Though, I hope that these guys don't hate me for this. They are awesome instrumentally and a bit vocally-challenged all told. They are very good but they have an industry standard to meet - and that would be the Raving Daves of PeopleSoft and now, I'm happy to say, Workday!! Still the greatest corporate band ever to hit the world and actually, just a good band....period. They are so good, check out their website. I think that SugarCRM should work at it awhile and challenge them to a play-off, post it on YouTube and we'll get everyone to vote. In fact, go here and listen to some of their music. Its something to think about, SugarRock v. The Raving Daves. Competition is good, right?
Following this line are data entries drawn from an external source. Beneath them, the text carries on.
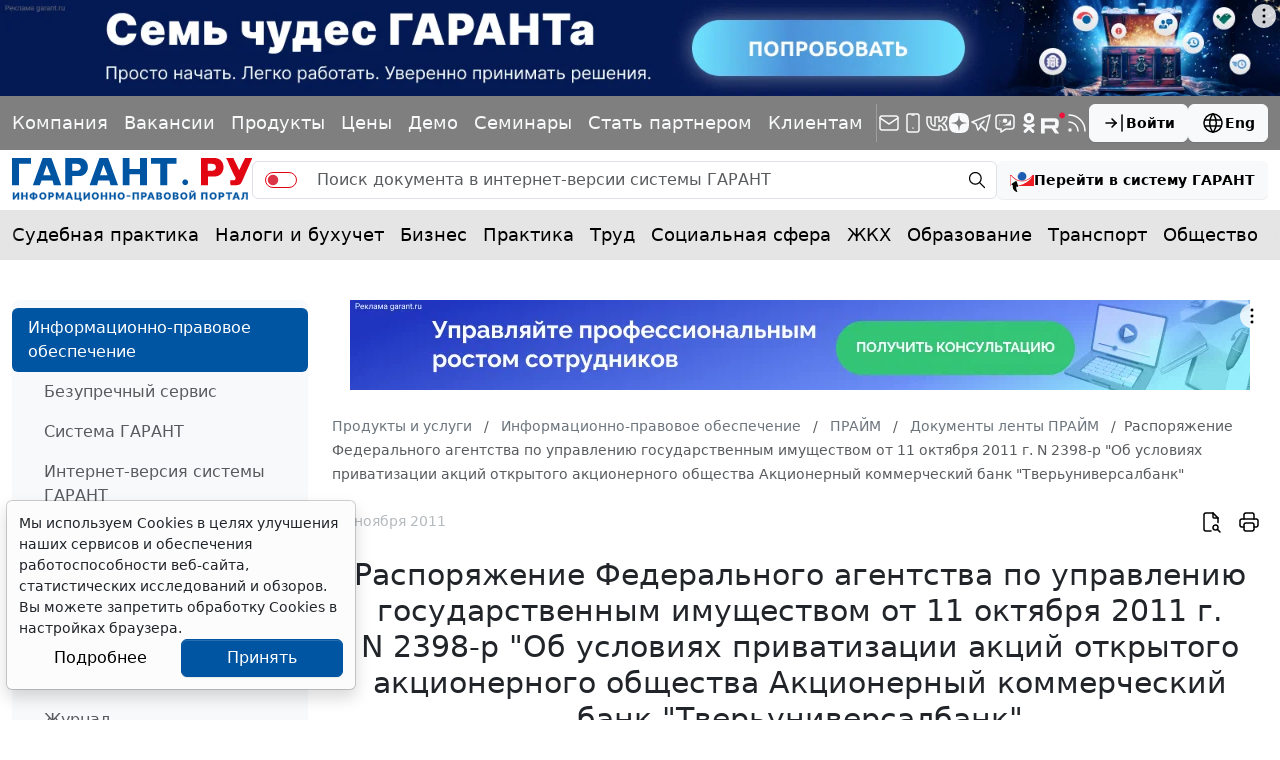

--- FILE ---
content_type: application/javascript;charset=utf-8
request_url: https://w.uptolike.com/widgets/v1/version.js?cb=cb__utl_cb_share_1768661935134634
body_size: 395
content:
cb__utl_cb_share_1768661935134634('1ea92d09c43527572b24fe052f11127b');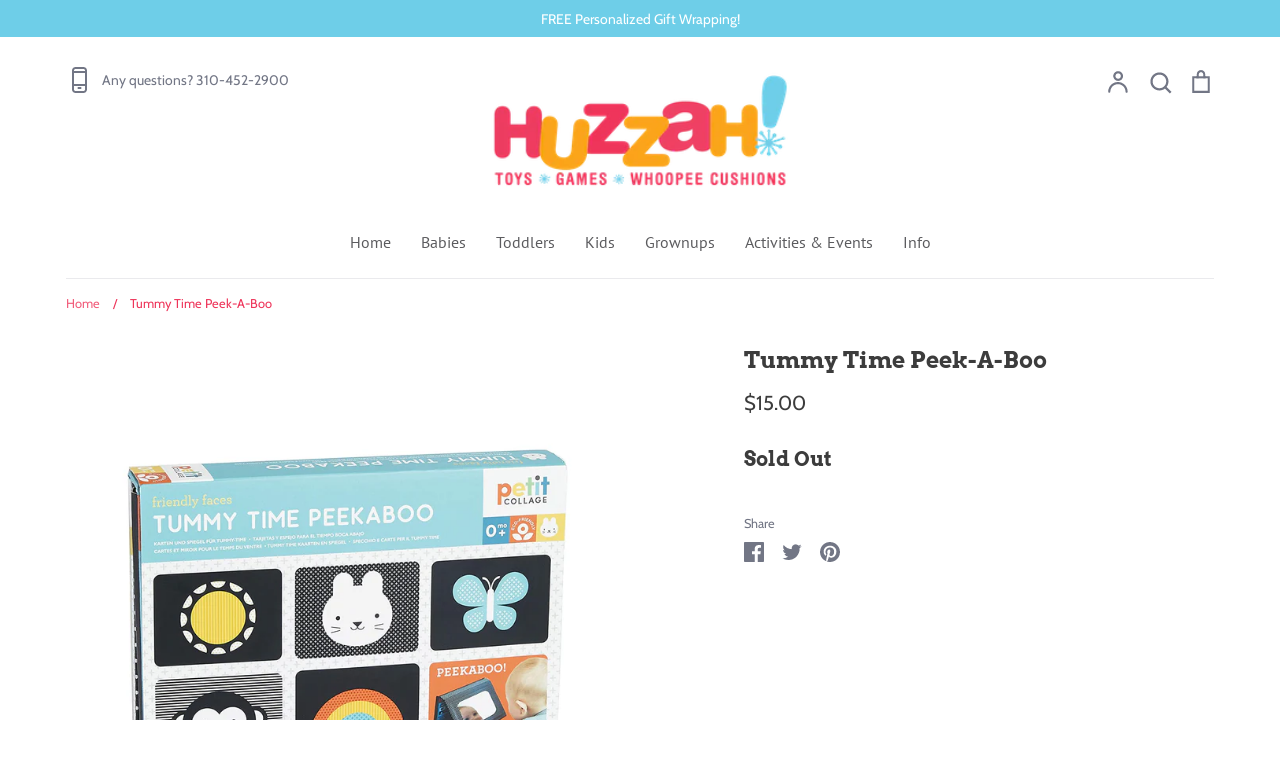

--- FILE ---
content_type: text/plain; charset=utf-8
request_url: https://d-ipv6.mmapiws.com/ant_squire
body_size: 156
content:
huzzahtoys.com;019bddb6-4bb6-76a8-8813-a533878f252d:0af7d3038a14d084088f2926712bc2dac9609a12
That said, this was not just a good party but the conference itself was extremely well planned and well done and had some of that high spirited sense of community. What was particularly interesting to me was to see the genuine interest the customers, the partners and the developers had for the company, the people and the product itself. They liked it, sure, but they were INTERESTED in it and where it was going . They seemed to feel they had a stake in its success, which is as Shakespeare said somewhere, a "devoutly to be wished" position for a vendor to be in. Part of that was there seems to be an open culture and I hear from my friends at SugarCRM that they enjoy the ride they are on. Not something I've been hearing from too many of the CRM companies these days. Now I hear all the time that they are well run or they are producing excellent products or that they are doing some great things (and all of that, for the companies I hear about that - is true) but I don't hear much about enjoyment of the work and the ride. I hear it with SugarCRM now (and with Workday) and used to hear it with other companies a few years ago. But to hear startup excitement and rocking in a company that's no longer a startup is exciting unto itself - and for that, SugarCRM, I salute you.
Does that exempt them from my critique of their products? No. But from me, it gets some real admiration. Life is short and since work is part of life, work should be enjoyable too. Not just play. But when you get to play well - while executing the business plan - and then instrumentally - Now THAT is a big, big plus.